News on the succession:

"H.R. 1943, S. 920

"These bills were introduced in the 109th Congress. Their provisions include adding the following positions to the end of the current line-of-succession:

"Secretary of Homeland Security,
"Ambassador to the United Nations,
"Ambassador to Great Britain,
"Ambassador to Russia,
"Ambassador to China, and
"Ambassador to France.

"Note that Ambassadorial posts, like Cabinet posts, require confirmation by the Senate.

"Great Britain, Russia, China, and France were the first countries to acquire nuclear weapons after the United States. So would Israel would be next on the list?"

And Pakistan... and Iran.... ???

Source of quoted material:

Anonymous said...

You left out India.
And then there are the countries smart enough to not tell anyone they have nukes... like maybe Ukraine and Belarus.

But Bill C. would make a good special ambassador... or maybe U.N.... if we can't put him on the cabinet for Constitutional reasons.

Of course, I'm just speculating... it's not like future Democratic Presidents actually listen to me.

Anonymous said...

Does it make anyone uncomfortable that so many people/positions are being added to the line of succession? Is it just good sense to have extra options in an era of weapons of MASS destruction? Or is something really bad expected?

Order of succession:

1. Vice President of the United States
2. Speaker of the House
3. President Pro Tempore of the Senate
4. Secretary of State
5. Secretary of the Treasury
6. Secretary of Defense
7. Attorney General
8. Secretary of the Interior
9. Secretary of Agriculture
10. Secretary of Commerce
11. Secretary of Labor
12. Secretary of Health & Human Services
13. Secretary of Housing & Urban Development
14. Secretary of Transportation
15. Secretary of Energy
16. Secretary of Education
17. Secretary of Veterans’ Affairs
18. Secretary of Homeland Security

(Some lists put Homeland Security after Attorney General.)

Plus proposed additions noted in a previous comment: Ambassador to Great Britain, Ambassador to Russia, Ambassador to China, and Ambassador to France.

And perhaps ambassadors to the rest of the nuclear club....

Anonymous said...

Okay, Dr.

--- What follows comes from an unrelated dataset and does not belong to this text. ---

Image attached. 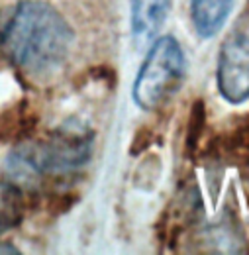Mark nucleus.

Brin, let me try paraphrasing you, to make sure I understand your argument. Because I don't think I do.

It seems to me your argument is that liberals should shut up and take abuse from the Republicans and their "allies", because workers and minorities allegedly hate "lefty symbolism". We should just smile and vote for Democrats who Aren't Quite As Crazy as the Republicans.

In the short term, you have a point, especially with the current group of klepotmaniac crazies. But your argument seems pretty weak, otherwise. You claim people "hate lefty symbolism." Maybe, but I suspect a lot of that is due to the way it's been attacked by Republicans and opportunist Democrats trying to look "moderate". Imagine the train of thought this helps cause. "If even the Democrats are attacking "lefties" as crazy, well then the Republicans must have a point, so why don't we just vote for them?" And ALL other liberals get tarred with the same brush, crazies and sane alike. It might work as a short term strategy to get elected, but long term, it's suicide. It's helping the Republican's propaganda, it's alienating people who would vote for you. And when the "liberal" Democrats are attacking liberal ideas, they're attacking themselves. And the Republicans are laughing all the way to the bank.

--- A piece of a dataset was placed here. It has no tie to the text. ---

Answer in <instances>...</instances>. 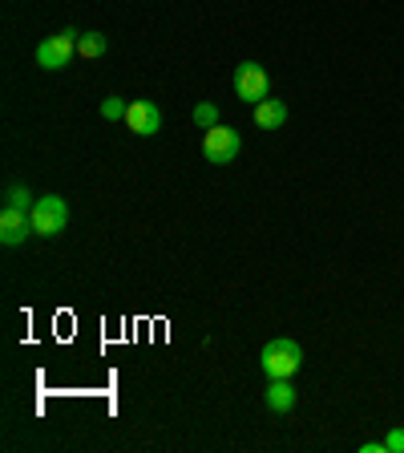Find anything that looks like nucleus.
Wrapping results in <instances>:
<instances>
[{"mask_svg": "<svg viewBox=\"0 0 404 453\" xmlns=\"http://www.w3.org/2000/svg\"><path fill=\"white\" fill-rule=\"evenodd\" d=\"M259 365H263V372L271 380L275 377H287V380H292L295 372H300V365H303V349L295 344V340H287V336L267 340L263 352H259Z\"/></svg>", "mask_w": 404, "mask_h": 453, "instance_id": "obj_1", "label": "nucleus"}, {"mask_svg": "<svg viewBox=\"0 0 404 453\" xmlns=\"http://www.w3.org/2000/svg\"><path fill=\"white\" fill-rule=\"evenodd\" d=\"M28 219H33V235H61L69 226V207H65V198L61 195H41L37 198V207L28 211Z\"/></svg>", "mask_w": 404, "mask_h": 453, "instance_id": "obj_2", "label": "nucleus"}, {"mask_svg": "<svg viewBox=\"0 0 404 453\" xmlns=\"http://www.w3.org/2000/svg\"><path fill=\"white\" fill-rule=\"evenodd\" d=\"M77 41H81V33H77V28H61V33H53L49 41H41V45H37V65L49 69V73L65 69L69 57L77 53Z\"/></svg>", "mask_w": 404, "mask_h": 453, "instance_id": "obj_3", "label": "nucleus"}, {"mask_svg": "<svg viewBox=\"0 0 404 453\" xmlns=\"http://www.w3.org/2000/svg\"><path fill=\"white\" fill-rule=\"evenodd\" d=\"M239 150H243V138H239V130H231V126H210L207 138H202V158L215 162V166H226V162H235Z\"/></svg>", "mask_w": 404, "mask_h": 453, "instance_id": "obj_4", "label": "nucleus"}, {"mask_svg": "<svg viewBox=\"0 0 404 453\" xmlns=\"http://www.w3.org/2000/svg\"><path fill=\"white\" fill-rule=\"evenodd\" d=\"M267 89H271V77H267L263 65H255V61H243L235 69V97L247 105H259L267 102Z\"/></svg>", "mask_w": 404, "mask_h": 453, "instance_id": "obj_5", "label": "nucleus"}, {"mask_svg": "<svg viewBox=\"0 0 404 453\" xmlns=\"http://www.w3.org/2000/svg\"><path fill=\"white\" fill-rule=\"evenodd\" d=\"M126 130L138 134V138L158 134L162 130V110L154 102H130V110H126Z\"/></svg>", "mask_w": 404, "mask_h": 453, "instance_id": "obj_6", "label": "nucleus"}, {"mask_svg": "<svg viewBox=\"0 0 404 453\" xmlns=\"http://www.w3.org/2000/svg\"><path fill=\"white\" fill-rule=\"evenodd\" d=\"M28 235H33V219H28V211H17V207L0 211V243L20 247Z\"/></svg>", "mask_w": 404, "mask_h": 453, "instance_id": "obj_7", "label": "nucleus"}, {"mask_svg": "<svg viewBox=\"0 0 404 453\" xmlns=\"http://www.w3.org/2000/svg\"><path fill=\"white\" fill-rule=\"evenodd\" d=\"M263 401H267V409L271 413H292L295 409V388H292V380L287 377H275L271 385H267V393H263Z\"/></svg>", "mask_w": 404, "mask_h": 453, "instance_id": "obj_8", "label": "nucleus"}, {"mask_svg": "<svg viewBox=\"0 0 404 453\" xmlns=\"http://www.w3.org/2000/svg\"><path fill=\"white\" fill-rule=\"evenodd\" d=\"M283 122H287L283 97H267V102L255 105V126H259V130H283Z\"/></svg>", "mask_w": 404, "mask_h": 453, "instance_id": "obj_9", "label": "nucleus"}, {"mask_svg": "<svg viewBox=\"0 0 404 453\" xmlns=\"http://www.w3.org/2000/svg\"><path fill=\"white\" fill-rule=\"evenodd\" d=\"M105 49H110L105 33H81V41H77V53H81L85 61H97V57H105Z\"/></svg>", "mask_w": 404, "mask_h": 453, "instance_id": "obj_10", "label": "nucleus"}, {"mask_svg": "<svg viewBox=\"0 0 404 453\" xmlns=\"http://www.w3.org/2000/svg\"><path fill=\"white\" fill-rule=\"evenodd\" d=\"M4 207L33 211V207H37V198H33V190H28V187H20V182H9V187H4Z\"/></svg>", "mask_w": 404, "mask_h": 453, "instance_id": "obj_11", "label": "nucleus"}, {"mask_svg": "<svg viewBox=\"0 0 404 453\" xmlns=\"http://www.w3.org/2000/svg\"><path fill=\"white\" fill-rule=\"evenodd\" d=\"M190 118H194V126H202V130H210V126H218V105H210V102H198Z\"/></svg>", "mask_w": 404, "mask_h": 453, "instance_id": "obj_12", "label": "nucleus"}, {"mask_svg": "<svg viewBox=\"0 0 404 453\" xmlns=\"http://www.w3.org/2000/svg\"><path fill=\"white\" fill-rule=\"evenodd\" d=\"M126 110H130V102H122V97H105V102H102V118H105V122H122Z\"/></svg>", "mask_w": 404, "mask_h": 453, "instance_id": "obj_13", "label": "nucleus"}, {"mask_svg": "<svg viewBox=\"0 0 404 453\" xmlns=\"http://www.w3.org/2000/svg\"><path fill=\"white\" fill-rule=\"evenodd\" d=\"M385 449L388 453H404V429H388V434H385Z\"/></svg>", "mask_w": 404, "mask_h": 453, "instance_id": "obj_14", "label": "nucleus"}, {"mask_svg": "<svg viewBox=\"0 0 404 453\" xmlns=\"http://www.w3.org/2000/svg\"><path fill=\"white\" fill-rule=\"evenodd\" d=\"M360 453H388V449H385V441H368V445H360Z\"/></svg>", "mask_w": 404, "mask_h": 453, "instance_id": "obj_15", "label": "nucleus"}]
</instances>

Am I demanding that politicans and pundits cater to my every whim? No. And I'm sure I'm going to vote and volunteer and donate to try and defeat the crazy Republicans, as little good as it may do in my state.

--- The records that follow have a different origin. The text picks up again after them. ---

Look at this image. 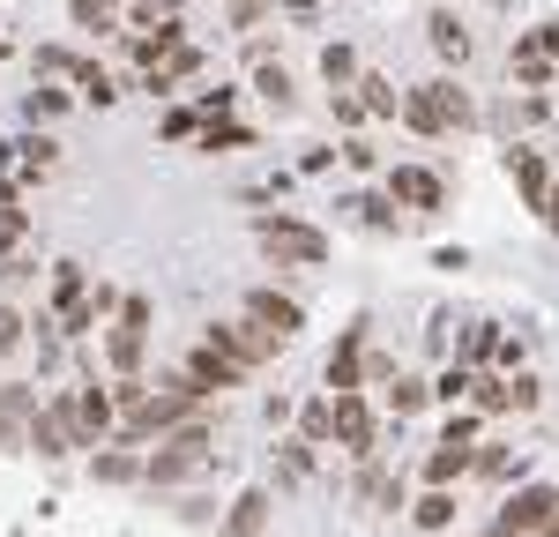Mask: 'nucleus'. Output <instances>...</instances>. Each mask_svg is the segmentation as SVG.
I'll use <instances>...</instances> for the list:
<instances>
[{
	"label": "nucleus",
	"mask_w": 559,
	"mask_h": 537,
	"mask_svg": "<svg viewBox=\"0 0 559 537\" xmlns=\"http://www.w3.org/2000/svg\"><path fill=\"white\" fill-rule=\"evenodd\" d=\"M537 537H559V508H552V523H545V530H537Z\"/></svg>",
	"instance_id": "nucleus-50"
},
{
	"label": "nucleus",
	"mask_w": 559,
	"mask_h": 537,
	"mask_svg": "<svg viewBox=\"0 0 559 537\" xmlns=\"http://www.w3.org/2000/svg\"><path fill=\"white\" fill-rule=\"evenodd\" d=\"M179 381H187L194 396L210 403V396H224V389L239 381V366H231V358H216L210 344H202V351H187V366H179Z\"/></svg>",
	"instance_id": "nucleus-11"
},
{
	"label": "nucleus",
	"mask_w": 559,
	"mask_h": 537,
	"mask_svg": "<svg viewBox=\"0 0 559 537\" xmlns=\"http://www.w3.org/2000/svg\"><path fill=\"white\" fill-rule=\"evenodd\" d=\"M508 165H515V187H522V194H530V210H545V187H552V179H545V165H537L530 150H515Z\"/></svg>",
	"instance_id": "nucleus-25"
},
{
	"label": "nucleus",
	"mask_w": 559,
	"mask_h": 537,
	"mask_svg": "<svg viewBox=\"0 0 559 537\" xmlns=\"http://www.w3.org/2000/svg\"><path fill=\"white\" fill-rule=\"evenodd\" d=\"M530 45H537L545 60H559V31H537V38H530Z\"/></svg>",
	"instance_id": "nucleus-46"
},
{
	"label": "nucleus",
	"mask_w": 559,
	"mask_h": 537,
	"mask_svg": "<svg viewBox=\"0 0 559 537\" xmlns=\"http://www.w3.org/2000/svg\"><path fill=\"white\" fill-rule=\"evenodd\" d=\"M329 433H336L350 455H373V410L358 396H329Z\"/></svg>",
	"instance_id": "nucleus-10"
},
{
	"label": "nucleus",
	"mask_w": 559,
	"mask_h": 537,
	"mask_svg": "<svg viewBox=\"0 0 559 537\" xmlns=\"http://www.w3.org/2000/svg\"><path fill=\"white\" fill-rule=\"evenodd\" d=\"M471 470V448H455V441H440L432 448V463H426V478L432 486H448V478H463Z\"/></svg>",
	"instance_id": "nucleus-26"
},
{
	"label": "nucleus",
	"mask_w": 559,
	"mask_h": 537,
	"mask_svg": "<svg viewBox=\"0 0 559 537\" xmlns=\"http://www.w3.org/2000/svg\"><path fill=\"white\" fill-rule=\"evenodd\" d=\"M68 15H75L83 31H97V38H105V31H120V8H112V0H68Z\"/></svg>",
	"instance_id": "nucleus-27"
},
{
	"label": "nucleus",
	"mask_w": 559,
	"mask_h": 537,
	"mask_svg": "<svg viewBox=\"0 0 559 537\" xmlns=\"http://www.w3.org/2000/svg\"><path fill=\"white\" fill-rule=\"evenodd\" d=\"M254 90L276 105V112H292V75H284L276 60H254Z\"/></svg>",
	"instance_id": "nucleus-24"
},
{
	"label": "nucleus",
	"mask_w": 559,
	"mask_h": 537,
	"mask_svg": "<svg viewBox=\"0 0 559 537\" xmlns=\"http://www.w3.org/2000/svg\"><path fill=\"white\" fill-rule=\"evenodd\" d=\"M403 120H411L418 134H448V112H440V97H432V83L403 90Z\"/></svg>",
	"instance_id": "nucleus-18"
},
{
	"label": "nucleus",
	"mask_w": 559,
	"mask_h": 537,
	"mask_svg": "<svg viewBox=\"0 0 559 537\" xmlns=\"http://www.w3.org/2000/svg\"><path fill=\"white\" fill-rule=\"evenodd\" d=\"M350 90H358V105H366V112H403V90L388 83V75H358Z\"/></svg>",
	"instance_id": "nucleus-22"
},
{
	"label": "nucleus",
	"mask_w": 559,
	"mask_h": 537,
	"mask_svg": "<svg viewBox=\"0 0 559 537\" xmlns=\"http://www.w3.org/2000/svg\"><path fill=\"white\" fill-rule=\"evenodd\" d=\"M194 134H202V112L194 105H173L165 112V142H194Z\"/></svg>",
	"instance_id": "nucleus-33"
},
{
	"label": "nucleus",
	"mask_w": 559,
	"mask_h": 537,
	"mask_svg": "<svg viewBox=\"0 0 559 537\" xmlns=\"http://www.w3.org/2000/svg\"><path fill=\"white\" fill-rule=\"evenodd\" d=\"M299 433H306V441H336V433H329V403H306Z\"/></svg>",
	"instance_id": "nucleus-37"
},
{
	"label": "nucleus",
	"mask_w": 559,
	"mask_h": 537,
	"mask_svg": "<svg viewBox=\"0 0 559 537\" xmlns=\"http://www.w3.org/2000/svg\"><path fill=\"white\" fill-rule=\"evenodd\" d=\"M0 210H15V187H8V179H0Z\"/></svg>",
	"instance_id": "nucleus-49"
},
{
	"label": "nucleus",
	"mask_w": 559,
	"mask_h": 537,
	"mask_svg": "<svg viewBox=\"0 0 559 537\" xmlns=\"http://www.w3.org/2000/svg\"><path fill=\"white\" fill-rule=\"evenodd\" d=\"M90 291V276H83V262H52V307H75Z\"/></svg>",
	"instance_id": "nucleus-28"
},
{
	"label": "nucleus",
	"mask_w": 559,
	"mask_h": 537,
	"mask_svg": "<svg viewBox=\"0 0 559 537\" xmlns=\"http://www.w3.org/2000/svg\"><path fill=\"white\" fill-rule=\"evenodd\" d=\"M150 321H157V307H150L142 291H128V299H120V313H112V336H105L112 373H142V358H150Z\"/></svg>",
	"instance_id": "nucleus-3"
},
{
	"label": "nucleus",
	"mask_w": 559,
	"mask_h": 537,
	"mask_svg": "<svg viewBox=\"0 0 559 537\" xmlns=\"http://www.w3.org/2000/svg\"><path fill=\"white\" fill-rule=\"evenodd\" d=\"M60 112H68V90H52V83H38L23 97V120H31V128H52Z\"/></svg>",
	"instance_id": "nucleus-20"
},
{
	"label": "nucleus",
	"mask_w": 559,
	"mask_h": 537,
	"mask_svg": "<svg viewBox=\"0 0 559 537\" xmlns=\"http://www.w3.org/2000/svg\"><path fill=\"white\" fill-rule=\"evenodd\" d=\"M426 403V381H395V410H418Z\"/></svg>",
	"instance_id": "nucleus-43"
},
{
	"label": "nucleus",
	"mask_w": 559,
	"mask_h": 537,
	"mask_svg": "<svg viewBox=\"0 0 559 537\" xmlns=\"http://www.w3.org/2000/svg\"><path fill=\"white\" fill-rule=\"evenodd\" d=\"M254 128H239V120H202V150H247Z\"/></svg>",
	"instance_id": "nucleus-29"
},
{
	"label": "nucleus",
	"mask_w": 559,
	"mask_h": 537,
	"mask_svg": "<svg viewBox=\"0 0 559 537\" xmlns=\"http://www.w3.org/2000/svg\"><path fill=\"white\" fill-rule=\"evenodd\" d=\"M23 231H31V217H23V210H0V254H8Z\"/></svg>",
	"instance_id": "nucleus-41"
},
{
	"label": "nucleus",
	"mask_w": 559,
	"mask_h": 537,
	"mask_svg": "<svg viewBox=\"0 0 559 537\" xmlns=\"http://www.w3.org/2000/svg\"><path fill=\"white\" fill-rule=\"evenodd\" d=\"M261 15H269V0H231V31H254Z\"/></svg>",
	"instance_id": "nucleus-40"
},
{
	"label": "nucleus",
	"mask_w": 559,
	"mask_h": 537,
	"mask_svg": "<svg viewBox=\"0 0 559 537\" xmlns=\"http://www.w3.org/2000/svg\"><path fill=\"white\" fill-rule=\"evenodd\" d=\"M254 231H261V247H269L276 262H292V268L329 262V231H313V224H299V217H261Z\"/></svg>",
	"instance_id": "nucleus-4"
},
{
	"label": "nucleus",
	"mask_w": 559,
	"mask_h": 537,
	"mask_svg": "<svg viewBox=\"0 0 559 537\" xmlns=\"http://www.w3.org/2000/svg\"><path fill=\"white\" fill-rule=\"evenodd\" d=\"M485 410H515V381H471Z\"/></svg>",
	"instance_id": "nucleus-36"
},
{
	"label": "nucleus",
	"mask_w": 559,
	"mask_h": 537,
	"mask_svg": "<svg viewBox=\"0 0 559 537\" xmlns=\"http://www.w3.org/2000/svg\"><path fill=\"white\" fill-rule=\"evenodd\" d=\"M31 410H38V389L0 381V448H8V455H15V448H31Z\"/></svg>",
	"instance_id": "nucleus-9"
},
{
	"label": "nucleus",
	"mask_w": 559,
	"mask_h": 537,
	"mask_svg": "<svg viewBox=\"0 0 559 537\" xmlns=\"http://www.w3.org/2000/svg\"><path fill=\"white\" fill-rule=\"evenodd\" d=\"M284 15H321V0H284Z\"/></svg>",
	"instance_id": "nucleus-48"
},
{
	"label": "nucleus",
	"mask_w": 559,
	"mask_h": 537,
	"mask_svg": "<svg viewBox=\"0 0 559 537\" xmlns=\"http://www.w3.org/2000/svg\"><path fill=\"white\" fill-rule=\"evenodd\" d=\"M284 478H306V441H284Z\"/></svg>",
	"instance_id": "nucleus-45"
},
{
	"label": "nucleus",
	"mask_w": 559,
	"mask_h": 537,
	"mask_svg": "<svg viewBox=\"0 0 559 537\" xmlns=\"http://www.w3.org/2000/svg\"><path fill=\"white\" fill-rule=\"evenodd\" d=\"M194 470H210V426H202V418L173 426V433L157 441V455L142 463V478H150V486H187Z\"/></svg>",
	"instance_id": "nucleus-2"
},
{
	"label": "nucleus",
	"mask_w": 559,
	"mask_h": 537,
	"mask_svg": "<svg viewBox=\"0 0 559 537\" xmlns=\"http://www.w3.org/2000/svg\"><path fill=\"white\" fill-rule=\"evenodd\" d=\"M90 470H97L105 486H128V478H142V455H134V448H97Z\"/></svg>",
	"instance_id": "nucleus-19"
},
{
	"label": "nucleus",
	"mask_w": 559,
	"mask_h": 537,
	"mask_svg": "<svg viewBox=\"0 0 559 537\" xmlns=\"http://www.w3.org/2000/svg\"><path fill=\"white\" fill-rule=\"evenodd\" d=\"M426 38H432V52H440V60H471V31H463L448 8H432V15H426Z\"/></svg>",
	"instance_id": "nucleus-17"
},
{
	"label": "nucleus",
	"mask_w": 559,
	"mask_h": 537,
	"mask_svg": "<svg viewBox=\"0 0 559 537\" xmlns=\"http://www.w3.org/2000/svg\"><path fill=\"white\" fill-rule=\"evenodd\" d=\"M261 523H269V492H239V500H231V515H224V530L216 537H261Z\"/></svg>",
	"instance_id": "nucleus-16"
},
{
	"label": "nucleus",
	"mask_w": 559,
	"mask_h": 537,
	"mask_svg": "<svg viewBox=\"0 0 559 537\" xmlns=\"http://www.w3.org/2000/svg\"><path fill=\"white\" fill-rule=\"evenodd\" d=\"M210 351H216V358H231V366L247 373V366H261V358H276V344L261 336L254 321H210Z\"/></svg>",
	"instance_id": "nucleus-7"
},
{
	"label": "nucleus",
	"mask_w": 559,
	"mask_h": 537,
	"mask_svg": "<svg viewBox=\"0 0 559 537\" xmlns=\"http://www.w3.org/2000/svg\"><path fill=\"white\" fill-rule=\"evenodd\" d=\"M358 366H366V321L336 336V351H329V396H358Z\"/></svg>",
	"instance_id": "nucleus-12"
},
{
	"label": "nucleus",
	"mask_w": 559,
	"mask_h": 537,
	"mask_svg": "<svg viewBox=\"0 0 559 537\" xmlns=\"http://www.w3.org/2000/svg\"><path fill=\"white\" fill-rule=\"evenodd\" d=\"M432 97H440V112H448V128H471V120H477V112H471V97H463L455 83H432Z\"/></svg>",
	"instance_id": "nucleus-32"
},
{
	"label": "nucleus",
	"mask_w": 559,
	"mask_h": 537,
	"mask_svg": "<svg viewBox=\"0 0 559 537\" xmlns=\"http://www.w3.org/2000/svg\"><path fill=\"white\" fill-rule=\"evenodd\" d=\"M552 508H559V492L552 486H522L508 508H500V530L508 537H537L545 523H552Z\"/></svg>",
	"instance_id": "nucleus-8"
},
{
	"label": "nucleus",
	"mask_w": 559,
	"mask_h": 537,
	"mask_svg": "<svg viewBox=\"0 0 559 537\" xmlns=\"http://www.w3.org/2000/svg\"><path fill=\"white\" fill-rule=\"evenodd\" d=\"M321 75H329L336 90H350V83H358V52H350L344 38H336V45H321Z\"/></svg>",
	"instance_id": "nucleus-23"
},
{
	"label": "nucleus",
	"mask_w": 559,
	"mask_h": 537,
	"mask_svg": "<svg viewBox=\"0 0 559 537\" xmlns=\"http://www.w3.org/2000/svg\"><path fill=\"white\" fill-rule=\"evenodd\" d=\"M112 8H120V0H112Z\"/></svg>",
	"instance_id": "nucleus-53"
},
{
	"label": "nucleus",
	"mask_w": 559,
	"mask_h": 537,
	"mask_svg": "<svg viewBox=\"0 0 559 537\" xmlns=\"http://www.w3.org/2000/svg\"><path fill=\"white\" fill-rule=\"evenodd\" d=\"M38 68H45V75H75V52H60V45H45V52H38Z\"/></svg>",
	"instance_id": "nucleus-42"
},
{
	"label": "nucleus",
	"mask_w": 559,
	"mask_h": 537,
	"mask_svg": "<svg viewBox=\"0 0 559 537\" xmlns=\"http://www.w3.org/2000/svg\"><path fill=\"white\" fill-rule=\"evenodd\" d=\"M545 75H552V60H545L537 45H522L515 52V83H545Z\"/></svg>",
	"instance_id": "nucleus-35"
},
{
	"label": "nucleus",
	"mask_w": 559,
	"mask_h": 537,
	"mask_svg": "<svg viewBox=\"0 0 559 537\" xmlns=\"http://www.w3.org/2000/svg\"><path fill=\"white\" fill-rule=\"evenodd\" d=\"M545 224H552V231H559V179H552V187H545Z\"/></svg>",
	"instance_id": "nucleus-47"
},
{
	"label": "nucleus",
	"mask_w": 559,
	"mask_h": 537,
	"mask_svg": "<svg viewBox=\"0 0 559 537\" xmlns=\"http://www.w3.org/2000/svg\"><path fill=\"white\" fill-rule=\"evenodd\" d=\"M239 321H254V329L269 336V344H276V351H284V344H292V336L306 329L299 299H284V291H247V313H239Z\"/></svg>",
	"instance_id": "nucleus-6"
},
{
	"label": "nucleus",
	"mask_w": 559,
	"mask_h": 537,
	"mask_svg": "<svg viewBox=\"0 0 559 537\" xmlns=\"http://www.w3.org/2000/svg\"><path fill=\"white\" fill-rule=\"evenodd\" d=\"M68 83L83 90L90 105H112V97H120V83H112V75H105V68H97V60H75V75H68Z\"/></svg>",
	"instance_id": "nucleus-21"
},
{
	"label": "nucleus",
	"mask_w": 559,
	"mask_h": 537,
	"mask_svg": "<svg viewBox=\"0 0 559 537\" xmlns=\"http://www.w3.org/2000/svg\"><path fill=\"white\" fill-rule=\"evenodd\" d=\"M23 329H31L23 313H15V307H0V351H15V344H23Z\"/></svg>",
	"instance_id": "nucleus-39"
},
{
	"label": "nucleus",
	"mask_w": 559,
	"mask_h": 537,
	"mask_svg": "<svg viewBox=\"0 0 559 537\" xmlns=\"http://www.w3.org/2000/svg\"><path fill=\"white\" fill-rule=\"evenodd\" d=\"M8 157H15V172H23V179H45L52 165H60V142L38 128V134H23V142H8Z\"/></svg>",
	"instance_id": "nucleus-14"
},
{
	"label": "nucleus",
	"mask_w": 559,
	"mask_h": 537,
	"mask_svg": "<svg viewBox=\"0 0 559 537\" xmlns=\"http://www.w3.org/2000/svg\"><path fill=\"white\" fill-rule=\"evenodd\" d=\"M128 15H134V31H165V23H179V0H134Z\"/></svg>",
	"instance_id": "nucleus-30"
},
{
	"label": "nucleus",
	"mask_w": 559,
	"mask_h": 537,
	"mask_svg": "<svg viewBox=\"0 0 559 537\" xmlns=\"http://www.w3.org/2000/svg\"><path fill=\"white\" fill-rule=\"evenodd\" d=\"M336 120H344V128H358V120H366V105H358L350 90H336Z\"/></svg>",
	"instance_id": "nucleus-44"
},
{
	"label": "nucleus",
	"mask_w": 559,
	"mask_h": 537,
	"mask_svg": "<svg viewBox=\"0 0 559 537\" xmlns=\"http://www.w3.org/2000/svg\"><path fill=\"white\" fill-rule=\"evenodd\" d=\"M388 194H395V202H411V210H440V202H448V194H440V179H432V172H418V165L388 172Z\"/></svg>",
	"instance_id": "nucleus-15"
},
{
	"label": "nucleus",
	"mask_w": 559,
	"mask_h": 537,
	"mask_svg": "<svg viewBox=\"0 0 559 537\" xmlns=\"http://www.w3.org/2000/svg\"><path fill=\"white\" fill-rule=\"evenodd\" d=\"M432 396H440V403H463V396H471V366H448V373L432 381Z\"/></svg>",
	"instance_id": "nucleus-34"
},
{
	"label": "nucleus",
	"mask_w": 559,
	"mask_h": 537,
	"mask_svg": "<svg viewBox=\"0 0 559 537\" xmlns=\"http://www.w3.org/2000/svg\"><path fill=\"white\" fill-rule=\"evenodd\" d=\"M500 351V336H492V329H485V321H477L471 336H463V358H492Z\"/></svg>",
	"instance_id": "nucleus-38"
},
{
	"label": "nucleus",
	"mask_w": 559,
	"mask_h": 537,
	"mask_svg": "<svg viewBox=\"0 0 559 537\" xmlns=\"http://www.w3.org/2000/svg\"><path fill=\"white\" fill-rule=\"evenodd\" d=\"M0 60H8V45H0Z\"/></svg>",
	"instance_id": "nucleus-51"
},
{
	"label": "nucleus",
	"mask_w": 559,
	"mask_h": 537,
	"mask_svg": "<svg viewBox=\"0 0 559 537\" xmlns=\"http://www.w3.org/2000/svg\"><path fill=\"white\" fill-rule=\"evenodd\" d=\"M492 537H508V530H492Z\"/></svg>",
	"instance_id": "nucleus-52"
},
{
	"label": "nucleus",
	"mask_w": 559,
	"mask_h": 537,
	"mask_svg": "<svg viewBox=\"0 0 559 537\" xmlns=\"http://www.w3.org/2000/svg\"><path fill=\"white\" fill-rule=\"evenodd\" d=\"M31 448L38 455H75V448H90L83 426H75V396H45L31 410Z\"/></svg>",
	"instance_id": "nucleus-5"
},
{
	"label": "nucleus",
	"mask_w": 559,
	"mask_h": 537,
	"mask_svg": "<svg viewBox=\"0 0 559 537\" xmlns=\"http://www.w3.org/2000/svg\"><path fill=\"white\" fill-rule=\"evenodd\" d=\"M75 426H83V441L97 448L112 426H120V410H112V396L105 389H75Z\"/></svg>",
	"instance_id": "nucleus-13"
},
{
	"label": "nucleus",
	"mask_w": 559,
	"mask_h": 537,
	"mask_svg": "<svg viewBox=\"0 0 559 537\" xmlns=\"http://www.w3.org/2000/svg\"><path fill=\"white\" fill-rule=\"evenodd\" d=\"M187 418H202V396H194V389L173 373L165 389H150V396H142L128 418H120V433H128V441H165L173 426H187Z\"/></svg>",
	"instance_id": "nucleus-1"
},
{
	"label": "nucleus",
	"mask_w": 559,
	"mask_h": 537,
	"mask_svg": "<svg viewBox=\"0 0 559 537\" xmlns=\"http://www.w3.org/2000/svg\"><path fill=\"white\" fill-rule=\"evenodd\" d=\"M448 523H455V500H448V492L432 486L426 500H418V530H448Z\"/></svg>",
	"instance_id": "nucleus-31"
}]
</instances>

But why should I, if I have to spend as much time justifying myself to my supposed allies, and fending off attacks from those same people. The Republican propaganda machine is good enough on its own, it doesn't need help from the Democrats, though I'm sure they're glad to get it, since it gives them a lot more credibility.

Not every Republican is going to be as incompetent as George W. Bush. (Well, I hope) So what happens when the opponent isn't a monster, just someone you disagree with? How are Democrats supposed to convince the liberals they've been alienating to vote for them then?

Even John "Integrity and Maverick" McCain's sold himself out to the Religious Right for his presidential hopes. And the problem is liberals who're tired of their supposed allies attacking them?